„Romeo und Julia“ von Shakespeare am Schauspielhaus
Düsseldorf, Regie Karin Beier
Des Paters weltliches Mißgeschick
In Shakespeares „Romeo und Julia" versöhnen sich die
verfeindeten Häuser Capulet und Montagu angesichts der Tragödie ihrer Kinder.
Nichts dergleichen bei der begabten Newcomerin Karin Beier (von den
Alternativen) am Düsseldorfer Schauspielhaus. Die junge Regisseurin (28)
erzählt statt dessen keck vom Mißgeschick eines Paters, als der sich in
weltliche Angelegenheiten mischte. Bei ihr endet die Tragödie mit einem
scheinheilig seine Unschuld beteuernden Lorenzo (George Meyer-Goll).
Realität in Shakespeare hineinzuzwingen, ist an sich ein groteskes
Unterfangen. Shakespeare ist die Realität! Selbst dessen verordnete Versöhnung.
Aber wer will das heutzutage schon entdecken? Wer will sich zum Aufbruch der Renaissance
bekennen? Wer kann das überhaupt noch? Gar mit sozialkritischer Ironie. Das brauchte
Dialektik. Das wäre Kampf der Regie. Auch gegen das inzwischen ach so gängige Klischee.
In einer Beton-Tiefgarage (Bühnenbild Florian Etti) liefert
Karin Beier leider einige Klischees. Die allgemeine Aggressivität der
Gesellschaft bringt sie mit einer rüden Hauswehr ein, Söhne der Reichen,
Playboys mit Schlagstöcken, immer mal wieder martialisch zwischen die Szenen
genommen. Das hat unmotivierte Aktionismen zur Folge. Der arrogante Tybalt vom
Hause Capulet beispielsweise erteilt dem Benvolio vom Hause Montagu eine
ausgiebige Lektion, die der sich ohne ersichtlichen Grund aufzwingen läßt.
========
*Arbeitsauftrag*:
Wer schuf laut Ausgangstext das Bühnenbild der Düsseldorfer Inszenierung? Bitte nenne den Namen.
========
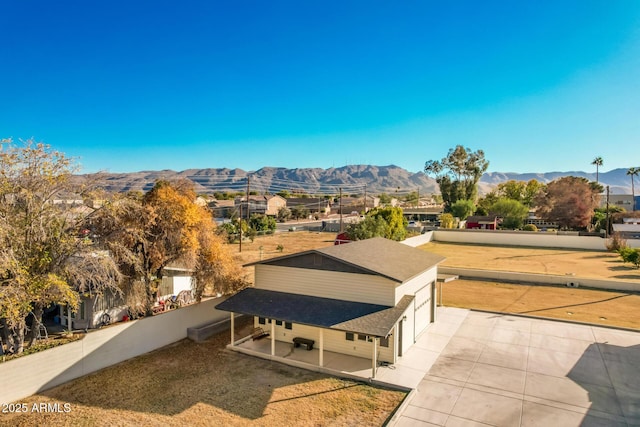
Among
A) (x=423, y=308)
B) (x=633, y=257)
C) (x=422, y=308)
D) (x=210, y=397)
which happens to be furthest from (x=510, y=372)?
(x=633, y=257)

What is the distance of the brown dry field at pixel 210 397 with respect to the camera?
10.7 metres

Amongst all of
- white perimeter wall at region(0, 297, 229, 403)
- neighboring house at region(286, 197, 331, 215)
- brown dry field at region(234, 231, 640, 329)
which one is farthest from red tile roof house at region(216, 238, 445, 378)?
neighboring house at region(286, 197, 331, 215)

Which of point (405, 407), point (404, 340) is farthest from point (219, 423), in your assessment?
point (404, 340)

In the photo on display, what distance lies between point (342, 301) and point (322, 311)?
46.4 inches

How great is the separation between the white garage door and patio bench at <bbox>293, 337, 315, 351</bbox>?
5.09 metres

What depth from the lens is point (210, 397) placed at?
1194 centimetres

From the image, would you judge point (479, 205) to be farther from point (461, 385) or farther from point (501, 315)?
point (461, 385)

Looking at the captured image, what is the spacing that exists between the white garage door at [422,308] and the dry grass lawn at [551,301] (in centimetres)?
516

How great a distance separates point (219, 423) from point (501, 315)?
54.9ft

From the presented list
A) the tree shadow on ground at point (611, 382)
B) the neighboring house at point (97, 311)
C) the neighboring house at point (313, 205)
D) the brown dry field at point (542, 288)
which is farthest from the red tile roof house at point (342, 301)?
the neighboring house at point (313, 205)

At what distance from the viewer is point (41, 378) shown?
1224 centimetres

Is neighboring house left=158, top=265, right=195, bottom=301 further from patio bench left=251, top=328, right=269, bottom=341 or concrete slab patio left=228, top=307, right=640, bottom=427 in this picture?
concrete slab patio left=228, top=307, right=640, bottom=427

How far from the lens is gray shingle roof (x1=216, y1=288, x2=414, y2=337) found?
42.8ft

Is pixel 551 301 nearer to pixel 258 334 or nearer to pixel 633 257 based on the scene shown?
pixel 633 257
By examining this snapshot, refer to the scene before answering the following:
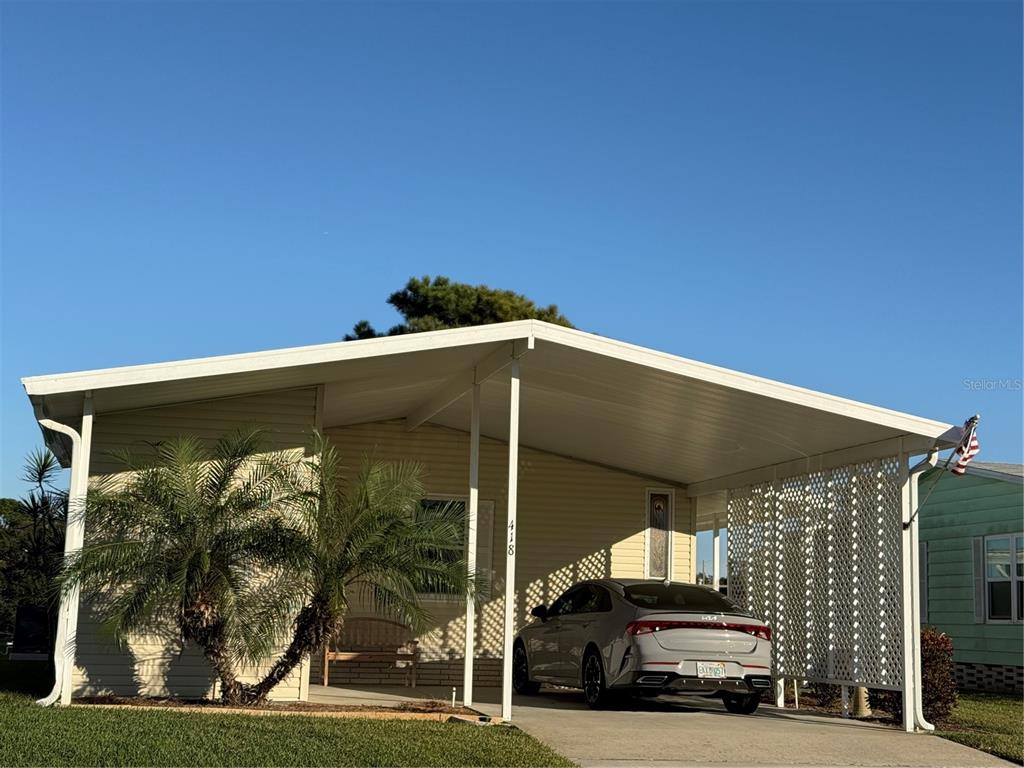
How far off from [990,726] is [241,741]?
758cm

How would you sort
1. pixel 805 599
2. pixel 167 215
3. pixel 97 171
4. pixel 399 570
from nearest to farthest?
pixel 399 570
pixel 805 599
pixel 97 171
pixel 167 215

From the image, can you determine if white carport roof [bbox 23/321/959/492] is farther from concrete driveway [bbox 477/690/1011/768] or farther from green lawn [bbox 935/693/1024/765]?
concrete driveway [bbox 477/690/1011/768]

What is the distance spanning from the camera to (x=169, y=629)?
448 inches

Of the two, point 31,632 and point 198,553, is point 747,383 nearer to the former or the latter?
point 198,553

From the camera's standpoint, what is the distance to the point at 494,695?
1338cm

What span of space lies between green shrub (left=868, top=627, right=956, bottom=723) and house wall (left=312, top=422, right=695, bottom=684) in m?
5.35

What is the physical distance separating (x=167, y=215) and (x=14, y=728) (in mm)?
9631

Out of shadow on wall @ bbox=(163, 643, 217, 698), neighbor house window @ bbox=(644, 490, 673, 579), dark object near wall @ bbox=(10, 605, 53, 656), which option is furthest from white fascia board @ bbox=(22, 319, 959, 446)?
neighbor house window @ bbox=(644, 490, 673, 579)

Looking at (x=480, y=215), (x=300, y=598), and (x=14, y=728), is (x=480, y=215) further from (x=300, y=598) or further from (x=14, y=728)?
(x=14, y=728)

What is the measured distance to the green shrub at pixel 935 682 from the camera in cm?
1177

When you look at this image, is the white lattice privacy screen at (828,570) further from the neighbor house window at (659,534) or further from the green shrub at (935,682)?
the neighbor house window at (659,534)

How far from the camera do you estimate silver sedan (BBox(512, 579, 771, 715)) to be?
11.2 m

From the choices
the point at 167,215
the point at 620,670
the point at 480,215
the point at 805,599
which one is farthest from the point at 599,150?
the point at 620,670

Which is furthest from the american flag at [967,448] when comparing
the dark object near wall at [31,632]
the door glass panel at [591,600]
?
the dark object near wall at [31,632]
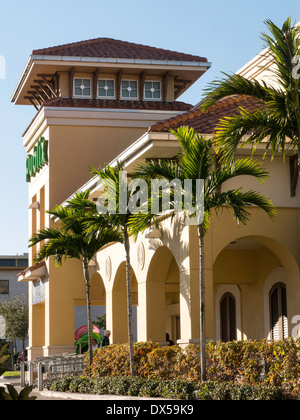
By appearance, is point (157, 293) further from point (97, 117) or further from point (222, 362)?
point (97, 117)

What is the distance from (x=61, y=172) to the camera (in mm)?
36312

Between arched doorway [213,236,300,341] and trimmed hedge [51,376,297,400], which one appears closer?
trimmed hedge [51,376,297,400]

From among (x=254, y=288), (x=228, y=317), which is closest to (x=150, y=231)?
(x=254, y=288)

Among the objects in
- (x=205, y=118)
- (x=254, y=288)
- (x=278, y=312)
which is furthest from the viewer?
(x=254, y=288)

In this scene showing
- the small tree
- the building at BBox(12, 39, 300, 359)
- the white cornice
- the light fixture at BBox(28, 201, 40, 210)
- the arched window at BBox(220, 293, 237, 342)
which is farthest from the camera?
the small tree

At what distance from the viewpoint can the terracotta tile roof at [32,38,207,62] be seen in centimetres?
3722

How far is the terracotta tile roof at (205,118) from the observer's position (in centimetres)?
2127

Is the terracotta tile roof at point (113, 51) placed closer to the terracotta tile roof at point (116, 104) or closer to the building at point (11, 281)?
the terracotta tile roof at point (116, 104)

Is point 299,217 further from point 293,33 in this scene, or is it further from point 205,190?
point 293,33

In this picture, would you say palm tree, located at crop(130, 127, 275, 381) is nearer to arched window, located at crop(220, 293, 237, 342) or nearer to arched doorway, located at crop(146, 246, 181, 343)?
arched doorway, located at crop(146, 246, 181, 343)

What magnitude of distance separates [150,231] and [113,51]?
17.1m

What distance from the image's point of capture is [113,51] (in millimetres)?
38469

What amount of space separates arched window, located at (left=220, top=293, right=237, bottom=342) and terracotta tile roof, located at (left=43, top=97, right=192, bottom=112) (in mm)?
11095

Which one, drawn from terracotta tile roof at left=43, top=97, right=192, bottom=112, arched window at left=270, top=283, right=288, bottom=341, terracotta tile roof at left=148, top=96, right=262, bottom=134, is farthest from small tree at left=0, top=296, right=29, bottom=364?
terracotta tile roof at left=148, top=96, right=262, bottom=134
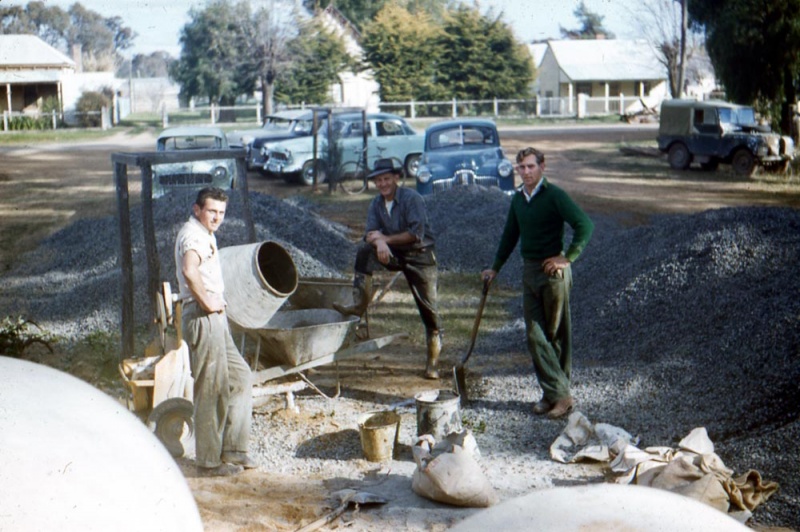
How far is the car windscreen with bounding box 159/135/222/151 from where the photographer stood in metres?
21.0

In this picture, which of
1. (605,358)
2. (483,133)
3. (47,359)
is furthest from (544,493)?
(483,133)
========
*Ergebnis der Übung*:
Florian Etti